Nevertheless, the university did not stand in the way of the Wilder School releasing its poll. However, anyone who reads the poll should closely scrutinize its methodology and conclusions.

In reality, VCU Health has broadly shared the circumstances, facts and outcomes about the Clay Street project, including the two independent, external reviews it commissioned. One was a forensic study of the project’s beginnings and ending. The second was a review and recommendations for best practices for governance.

Both reviews were made public. Further, VCU Health is fully cooperating with the General Assembly’s Joint Legislative Audit & Review Commission’s (JLARC) review of VCU Health. We look forward to its report.

Clay Street was an anomaly, as recent history has seen VCU and VCU Health successfully open complex new facilities including the Adult Outpatient Pavilion, new tower for the Children’s Hospital of Richmond at VCU, Engineering and STEM buildings, just to name a few. Those four projects alone represent more than $1 billion in successful construction efforts.

In the same timeframe, VCU Health successfully sold its Virginia Premier health plan with proceeds exceeding $300 million. 

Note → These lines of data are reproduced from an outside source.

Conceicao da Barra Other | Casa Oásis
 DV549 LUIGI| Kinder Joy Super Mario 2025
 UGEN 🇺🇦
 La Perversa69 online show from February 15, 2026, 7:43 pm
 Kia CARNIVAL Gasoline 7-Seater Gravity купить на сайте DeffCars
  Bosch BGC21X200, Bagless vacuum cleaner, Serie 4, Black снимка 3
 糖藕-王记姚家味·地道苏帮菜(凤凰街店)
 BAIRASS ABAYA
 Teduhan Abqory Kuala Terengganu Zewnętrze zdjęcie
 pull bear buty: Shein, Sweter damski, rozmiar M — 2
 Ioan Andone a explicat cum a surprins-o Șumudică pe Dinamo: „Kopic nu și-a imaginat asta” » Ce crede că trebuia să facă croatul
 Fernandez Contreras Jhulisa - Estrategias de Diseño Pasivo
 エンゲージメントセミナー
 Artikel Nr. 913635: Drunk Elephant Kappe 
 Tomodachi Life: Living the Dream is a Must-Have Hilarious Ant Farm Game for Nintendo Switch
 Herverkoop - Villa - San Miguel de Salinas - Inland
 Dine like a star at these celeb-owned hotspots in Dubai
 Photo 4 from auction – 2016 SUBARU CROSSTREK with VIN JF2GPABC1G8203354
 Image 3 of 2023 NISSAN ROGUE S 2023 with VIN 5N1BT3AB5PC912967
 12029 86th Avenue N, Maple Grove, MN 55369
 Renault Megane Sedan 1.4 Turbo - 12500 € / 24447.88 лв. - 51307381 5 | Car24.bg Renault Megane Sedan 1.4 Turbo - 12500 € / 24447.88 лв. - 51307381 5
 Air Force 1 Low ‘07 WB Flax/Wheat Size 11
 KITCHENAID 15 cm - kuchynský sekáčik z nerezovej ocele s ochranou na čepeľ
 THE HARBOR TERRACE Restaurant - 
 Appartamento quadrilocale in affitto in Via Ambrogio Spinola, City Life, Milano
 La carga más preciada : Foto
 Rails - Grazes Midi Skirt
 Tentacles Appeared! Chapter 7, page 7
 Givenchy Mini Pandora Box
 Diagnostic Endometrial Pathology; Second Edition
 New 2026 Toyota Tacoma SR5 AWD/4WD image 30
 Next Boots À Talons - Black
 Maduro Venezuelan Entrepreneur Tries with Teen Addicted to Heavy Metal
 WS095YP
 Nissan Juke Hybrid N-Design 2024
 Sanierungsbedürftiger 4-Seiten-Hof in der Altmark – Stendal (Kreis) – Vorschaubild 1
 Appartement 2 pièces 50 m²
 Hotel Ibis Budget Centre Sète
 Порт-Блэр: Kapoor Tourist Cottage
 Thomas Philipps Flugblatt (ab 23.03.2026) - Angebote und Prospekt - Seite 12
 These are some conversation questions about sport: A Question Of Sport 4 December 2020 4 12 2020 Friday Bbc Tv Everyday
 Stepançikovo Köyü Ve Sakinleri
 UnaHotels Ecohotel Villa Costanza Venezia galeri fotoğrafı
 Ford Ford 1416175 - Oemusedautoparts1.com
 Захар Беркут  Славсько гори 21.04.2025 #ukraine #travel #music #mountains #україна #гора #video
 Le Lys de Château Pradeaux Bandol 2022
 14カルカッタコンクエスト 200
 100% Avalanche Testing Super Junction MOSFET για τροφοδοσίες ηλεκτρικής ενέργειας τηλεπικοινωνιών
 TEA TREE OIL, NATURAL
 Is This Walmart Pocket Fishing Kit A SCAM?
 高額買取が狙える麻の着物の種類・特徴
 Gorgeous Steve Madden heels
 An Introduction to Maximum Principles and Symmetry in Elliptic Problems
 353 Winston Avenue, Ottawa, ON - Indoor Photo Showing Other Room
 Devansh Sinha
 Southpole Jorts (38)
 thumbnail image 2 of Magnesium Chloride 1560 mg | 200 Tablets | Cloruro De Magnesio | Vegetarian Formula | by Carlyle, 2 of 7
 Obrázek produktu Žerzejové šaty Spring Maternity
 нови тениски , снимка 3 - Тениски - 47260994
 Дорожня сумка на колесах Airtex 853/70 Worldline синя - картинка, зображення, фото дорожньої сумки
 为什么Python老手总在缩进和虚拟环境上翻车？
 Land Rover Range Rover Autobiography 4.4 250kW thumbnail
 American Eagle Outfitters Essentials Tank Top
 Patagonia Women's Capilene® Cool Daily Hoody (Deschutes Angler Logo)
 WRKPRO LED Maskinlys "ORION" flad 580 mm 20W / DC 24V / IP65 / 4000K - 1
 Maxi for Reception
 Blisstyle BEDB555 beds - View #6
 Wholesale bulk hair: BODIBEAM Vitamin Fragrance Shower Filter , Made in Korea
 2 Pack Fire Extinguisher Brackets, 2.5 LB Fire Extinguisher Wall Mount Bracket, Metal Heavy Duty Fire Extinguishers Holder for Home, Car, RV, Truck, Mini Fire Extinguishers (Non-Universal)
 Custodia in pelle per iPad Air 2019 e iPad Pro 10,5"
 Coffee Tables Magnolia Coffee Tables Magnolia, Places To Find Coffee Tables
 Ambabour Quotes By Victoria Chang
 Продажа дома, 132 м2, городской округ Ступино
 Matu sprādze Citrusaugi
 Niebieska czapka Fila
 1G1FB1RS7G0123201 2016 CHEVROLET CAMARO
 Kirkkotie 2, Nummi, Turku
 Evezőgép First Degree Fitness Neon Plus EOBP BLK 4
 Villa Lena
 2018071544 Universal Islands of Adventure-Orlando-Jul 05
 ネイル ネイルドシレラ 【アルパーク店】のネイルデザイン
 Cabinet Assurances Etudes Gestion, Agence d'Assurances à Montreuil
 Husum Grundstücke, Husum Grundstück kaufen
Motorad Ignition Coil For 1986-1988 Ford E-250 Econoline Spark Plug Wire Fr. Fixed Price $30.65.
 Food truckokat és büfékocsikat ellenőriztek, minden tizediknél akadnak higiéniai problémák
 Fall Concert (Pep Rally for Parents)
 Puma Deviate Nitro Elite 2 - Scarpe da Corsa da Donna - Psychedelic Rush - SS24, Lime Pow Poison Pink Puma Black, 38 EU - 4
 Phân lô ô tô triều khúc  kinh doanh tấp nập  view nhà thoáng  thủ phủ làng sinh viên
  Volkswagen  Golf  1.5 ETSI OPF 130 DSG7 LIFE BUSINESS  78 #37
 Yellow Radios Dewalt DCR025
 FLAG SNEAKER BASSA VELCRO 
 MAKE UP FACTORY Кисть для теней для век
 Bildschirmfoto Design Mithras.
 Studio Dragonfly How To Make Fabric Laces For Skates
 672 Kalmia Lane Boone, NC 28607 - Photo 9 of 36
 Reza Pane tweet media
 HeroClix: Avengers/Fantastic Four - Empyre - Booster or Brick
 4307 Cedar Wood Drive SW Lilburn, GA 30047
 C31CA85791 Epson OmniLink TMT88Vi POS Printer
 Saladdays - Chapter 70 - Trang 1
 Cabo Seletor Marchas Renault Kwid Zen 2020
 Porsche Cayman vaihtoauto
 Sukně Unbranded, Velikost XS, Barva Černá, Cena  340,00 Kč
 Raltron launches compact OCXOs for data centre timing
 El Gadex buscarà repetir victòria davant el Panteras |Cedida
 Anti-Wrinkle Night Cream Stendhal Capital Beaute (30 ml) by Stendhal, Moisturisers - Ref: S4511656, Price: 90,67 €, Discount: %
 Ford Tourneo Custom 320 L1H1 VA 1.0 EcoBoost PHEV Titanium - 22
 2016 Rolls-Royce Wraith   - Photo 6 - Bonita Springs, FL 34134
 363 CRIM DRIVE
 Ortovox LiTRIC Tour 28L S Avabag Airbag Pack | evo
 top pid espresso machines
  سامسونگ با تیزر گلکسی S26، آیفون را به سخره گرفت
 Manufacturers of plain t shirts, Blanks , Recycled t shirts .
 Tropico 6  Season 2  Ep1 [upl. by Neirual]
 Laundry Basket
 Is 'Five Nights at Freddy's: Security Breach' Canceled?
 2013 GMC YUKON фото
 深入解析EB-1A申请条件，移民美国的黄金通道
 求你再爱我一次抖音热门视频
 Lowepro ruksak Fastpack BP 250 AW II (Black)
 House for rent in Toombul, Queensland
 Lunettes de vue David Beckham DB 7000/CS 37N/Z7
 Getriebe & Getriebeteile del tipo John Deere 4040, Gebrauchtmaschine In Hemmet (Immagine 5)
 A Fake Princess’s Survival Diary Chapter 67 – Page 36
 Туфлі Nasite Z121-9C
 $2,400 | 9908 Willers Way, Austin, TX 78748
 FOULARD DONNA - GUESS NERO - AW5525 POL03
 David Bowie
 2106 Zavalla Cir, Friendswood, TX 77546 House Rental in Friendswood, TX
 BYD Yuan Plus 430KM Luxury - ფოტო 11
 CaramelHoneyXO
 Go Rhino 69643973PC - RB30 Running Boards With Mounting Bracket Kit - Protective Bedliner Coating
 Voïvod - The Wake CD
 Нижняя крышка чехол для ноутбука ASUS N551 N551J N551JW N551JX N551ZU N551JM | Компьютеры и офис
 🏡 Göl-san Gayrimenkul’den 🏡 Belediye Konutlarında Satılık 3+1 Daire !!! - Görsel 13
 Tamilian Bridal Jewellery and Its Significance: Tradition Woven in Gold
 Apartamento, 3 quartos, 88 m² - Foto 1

As it voted unanimously to begin the Clay Street project, the VCU Health Board of Directors voted unanimously to end the project. Exiting the project meant avoiding far greater financial problems in the future. This is evidenced by a recent Aa3 bond credit rating from Moody's, which is a testament to VCU Health's financial strength and decision making. This rating places VCU Health in the top 20 percent of health systems with an AA rating.

S&P recently affirmed VCU Health with a AA- credit rating.

As reported last year, VCU Health is in a strong financial position that allows it to provide expert, compassionate care to all of the important communities it serves.  Following two years of budgets challenged by the effects of the pandemic, already in 2023-24, VCU Health has earned a positive operating margin of $86.9 million.